Build Your First ETL Pipeline with NBatch

February 24, 2026

Build Your First ETL Pipeline with NBatch

Every application eventually needs to move data in bulk — importing a CSV into a database, transforming records between systems, or running nightly data clean-ups. Writing this from scratch means dealing with chunking, error handling, progress tracking, and restartability. That’s a lot of infrastructure code before you even touch your business logic.
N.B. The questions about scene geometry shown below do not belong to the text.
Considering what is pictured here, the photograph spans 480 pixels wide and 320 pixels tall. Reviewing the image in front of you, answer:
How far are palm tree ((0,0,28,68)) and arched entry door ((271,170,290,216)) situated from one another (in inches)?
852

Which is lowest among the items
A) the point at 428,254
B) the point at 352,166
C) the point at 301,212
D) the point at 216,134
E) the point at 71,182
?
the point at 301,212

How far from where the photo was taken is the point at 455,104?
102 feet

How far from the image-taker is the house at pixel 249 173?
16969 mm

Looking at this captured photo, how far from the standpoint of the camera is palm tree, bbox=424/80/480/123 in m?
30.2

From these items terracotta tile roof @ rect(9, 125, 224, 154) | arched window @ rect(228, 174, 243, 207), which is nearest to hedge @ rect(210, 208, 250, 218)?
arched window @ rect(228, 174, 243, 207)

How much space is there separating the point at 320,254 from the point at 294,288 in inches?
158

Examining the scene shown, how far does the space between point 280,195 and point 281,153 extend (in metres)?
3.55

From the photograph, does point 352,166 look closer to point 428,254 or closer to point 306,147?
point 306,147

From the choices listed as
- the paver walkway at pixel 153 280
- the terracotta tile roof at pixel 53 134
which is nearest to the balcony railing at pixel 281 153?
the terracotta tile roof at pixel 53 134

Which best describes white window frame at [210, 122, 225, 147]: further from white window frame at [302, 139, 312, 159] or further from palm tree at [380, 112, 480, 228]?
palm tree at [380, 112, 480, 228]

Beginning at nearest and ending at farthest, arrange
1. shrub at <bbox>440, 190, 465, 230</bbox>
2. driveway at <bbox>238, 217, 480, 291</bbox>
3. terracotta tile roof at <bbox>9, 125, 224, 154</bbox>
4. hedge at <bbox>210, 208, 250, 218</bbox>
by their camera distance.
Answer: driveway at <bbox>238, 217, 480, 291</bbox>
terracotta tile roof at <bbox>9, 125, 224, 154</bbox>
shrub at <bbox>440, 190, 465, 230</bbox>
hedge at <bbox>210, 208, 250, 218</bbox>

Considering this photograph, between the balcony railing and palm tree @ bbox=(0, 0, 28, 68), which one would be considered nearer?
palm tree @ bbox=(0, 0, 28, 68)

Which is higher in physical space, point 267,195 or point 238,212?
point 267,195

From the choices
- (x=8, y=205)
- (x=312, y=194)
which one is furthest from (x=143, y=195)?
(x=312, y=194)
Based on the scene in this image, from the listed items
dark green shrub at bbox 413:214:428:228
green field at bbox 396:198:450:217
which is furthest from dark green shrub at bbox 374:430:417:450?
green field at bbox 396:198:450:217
NBatch is a lightweight batch processing framework for .NET, inspired by Spring Batch, that handles all of this for you. You define what to read, how to transform, and where to write — NBatch takes care of the rest.

In this post, we’ll build a real ETL pipeline that imports a CSV file of products into a SQL Server database, complete with error handling, chunking, and restart-from-failure support.

What We’re Building

Imagine you receive a daily CSV file from a supplier containing product data:

Name,Category,Price
Widget A,Electronics,29.99
Widget B,Electronics,49.99
Gadget C,Home,15.00
bad-record,,not-a-number
Gadget D,Home,22.50

Notice that one row is malformed. We want our pipeline to:

Read rows from the CSV file
Transform each row (e.g., normalize the product name to uppercase)
Write the transformed products into a database
Skip bad records instead of crashing the entire job
Resume from where it left off if the process crashes mid-import

Let’s do it step by step.

Step 1: Install NBatch

dotnet add package NBatch
dotnet add package NBatch.EntityFrameworkCore   # for restart-from-failure support

NBatch targets .NET 8, .NET 9, and .NET 10, so it works with any modern .NET project.

Step 2: Define Your Model

Create a simple Product class that represents a row in your CSV and your database table:

public class Product
{
    public int Id { get; set; }
    public string Name { get; set; } = string.Empty;
    public string Category { get; set; } = string.Empty;
    public decimal Price { get; set; }
}

Step 3: Set Up Your DbContext

If you’re using Entity Framework Core, set up a standard DbContext:

public class AppDbContext : DbContext
{
    public DbSet Products =&gt; Set();

    public AppDbContext(DbContextOptions options) 
        : base(options) { }
}

Step 4: Build the Pipeline

Here’s where NBatch shines. The entire pipeline is configured with a fluent builder API:

var dbContext = serviceProvider.GetRequiredService();

var job = Job.CreateBuilder("product-import")
    .UseJobStore(connectionString, DatabaseProvider.SqlServer)
    .AddStep("import-products", step =&gt; step
        .ReadFrom(new CsvReader("products.csv", row =&gt; new Product
        {
            Name     = row["Name"],
            Category = row["Category"],
            Price    = decimal.Parse(row["Price"])
        }))
        .ProcessWith(p =&gt; new Product
        {
            Name     = p.Name.ToUpperInvariant(),
            Category = p.Category,
            Price    = p.Price
        })
        .WriteTo(new DbWriter(dbContext))
        .WithSkipPolicy(SkipPolicy.For(maxSkips: 5))
        .WithChunkSize(100))
    .Build();

var result = await job.RunAsync();

Let’s break down what each piece does.

Understanding the Pipeline

Job.CreateBuilder("product-import") Creates a named job. The name is used for logging and for the job store to track progress across runs.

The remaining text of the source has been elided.